A investigação mirou um esquema bilionário de lavagem de dinheiro e sonegação fiscal ligado ao Primeiro Comando da Capital (PCC), com participação de empresas do setor financeiro.
O ministro utilizou o caso para defender uma fiscalização mais rigorosa sobre empresas que atuam no sistema financeiro.
Desde o início do governo Lula, algumas regras para fintechs foram endurecidas. Entre as mudanças está o enquadramento dessas empresas como instituições de pagamento, aumentando o controle sobre as operações.
E as bets? Durigan não escondeu a posição
Quando o assunto passou para as empresas de apostas, o ministro deixou de lado qualquer tom de dúvida.

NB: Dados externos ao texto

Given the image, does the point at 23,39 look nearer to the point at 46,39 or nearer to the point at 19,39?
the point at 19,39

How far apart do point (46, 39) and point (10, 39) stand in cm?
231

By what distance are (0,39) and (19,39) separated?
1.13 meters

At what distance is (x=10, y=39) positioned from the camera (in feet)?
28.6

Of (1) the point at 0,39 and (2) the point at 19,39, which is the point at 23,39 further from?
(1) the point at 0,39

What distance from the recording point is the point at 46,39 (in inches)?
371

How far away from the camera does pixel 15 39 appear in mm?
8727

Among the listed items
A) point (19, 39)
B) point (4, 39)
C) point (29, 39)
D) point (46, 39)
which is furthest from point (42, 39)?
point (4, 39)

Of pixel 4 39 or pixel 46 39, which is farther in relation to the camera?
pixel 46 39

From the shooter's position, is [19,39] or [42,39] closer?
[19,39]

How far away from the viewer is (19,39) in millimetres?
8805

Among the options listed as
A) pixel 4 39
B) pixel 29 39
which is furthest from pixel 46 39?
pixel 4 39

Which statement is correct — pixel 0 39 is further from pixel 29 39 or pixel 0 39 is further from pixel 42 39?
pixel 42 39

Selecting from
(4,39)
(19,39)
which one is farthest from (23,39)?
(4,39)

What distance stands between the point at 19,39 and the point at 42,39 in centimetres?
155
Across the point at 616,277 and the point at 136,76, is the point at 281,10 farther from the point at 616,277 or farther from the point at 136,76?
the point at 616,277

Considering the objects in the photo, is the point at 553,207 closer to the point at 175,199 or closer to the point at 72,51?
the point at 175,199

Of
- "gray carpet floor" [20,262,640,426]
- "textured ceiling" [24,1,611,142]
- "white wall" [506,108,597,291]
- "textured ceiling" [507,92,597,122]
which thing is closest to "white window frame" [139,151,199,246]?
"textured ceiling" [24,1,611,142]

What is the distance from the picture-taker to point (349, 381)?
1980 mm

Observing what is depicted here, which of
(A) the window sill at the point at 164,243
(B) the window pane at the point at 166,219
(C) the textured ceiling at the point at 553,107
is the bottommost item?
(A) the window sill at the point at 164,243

Durigan afirmou ser contrário aos jogos e disse que o Estado precisa proteger a população.
“A minha posição em relação ao jogo é bastante diferente desse ex-ministro da economia [Paulo Guedes] que você mencionou.”
Na sequência, defendeu que o mercado não pode funcionar sem limites.
“Nós temos de ter cuidado com a nossa população e não deixar as coisas correrem soltas.”
E resumiu sua posição:
“A minha posição é contrária ao jogo. Não gosto do jogo.”
A declaração coloca Durigan em uma posição claramente crítica ao setor de apostas, justamente em um momento em que o mercado de bets passou por um processo de regulamentação e fiscalização mais intenso no Brasil.
Por que as bets viraram um problema regulatório?
As apostas esportivas e os jogos on-line cresceram rapidamente no país nos últimos anos. Com a expansão do mercado, aumentaram também os debates sobre publicidade, proteção de consumidores, lavagem de dinheiro, endividamento e acesso de pessoas vulneráveis às plataformas.
A discussão deixou de ser apenas sobre esporte e entretenimento. Passou também a envolver saúde financeira das famílias, fiscalização tributária e segurança do sistema financeiro.
É nesse ponto que a fala de Durigan ganha peso: para o ministro, a questão não é simplesmente permitir ou proibir uma atividade econômica, mas definir até onde o Estado deve atuar para impedir abusos.
O debate também envolve os juros
A crítica de Durigan à regulação apareceu durante uma entrevista em que o ministro também falou sobre os juros elevados no Brasil.
Ele voltou a criticar o custo do crédito, principalmente as taxas cobradas no cartão e no crediário. O rotativo do cartão chegou a 442,4% ao ano, segundo dados do Banco Central divulgados em julho.
Para Durigan, juros elevados dificultam a vida das famílias e precisam ser enfrentados junto com outros problemas estruturais da economia.
Isso conecta os dois temas levantados pelo ministro: de um lado, um mercado financeiro que precisa de regras mais claras; de outro, consumidores que enfrentam crédito extremamente caro.
O que muda daqui para frente?
A tendência é que o governo continue ampliando a fiscalização sobre setores considerados mais vulneráveis a irregularidades.
No caso das fintechs, o objetivo é aumentar o controle sobre as operações financeiras. No mercado de apostas, a regulamentação busca estabelecer limites para empresas, publicidade e consumidores.
A posição pessoal de Durigan, porém, vai além da fiscalização: ele é contrário aos jogos de aposta.
O debate deve continuar especialmente porque as bets já ocupam um espaço relevante no mercado brasileiro e envolvem interesses econômicos, arrecadação, publicidade e proteção ao consumidor.
ENTENDA O CONTEXTO
A fala de Dario Durigan ocorre em meio a uma discussão mais ampla sobre quanto o Estado deve regular setores que cresceram rapidamente no Brasil.
O ministro responsabiliza decisões tomadas no período anterior por parte dos problemas atuais e defende uma atuação mais rígida.
A oposição política, por outro lado, tende a questionar essa interpretação e o alcance das medidas adotadas pelo governo.
No caso das bets, a discussão é ainda mais sensível: regular significa permitir a atividade dentro de determinadas regras, enquanto a posição pessoal de Durigan é contrária aos jogos.
O ponto central agora é saber até onde o governo pretende avançar na fiscalização e quais serão os efeitos dessas regras sobre empresas, consumidores e o mercado financeiro.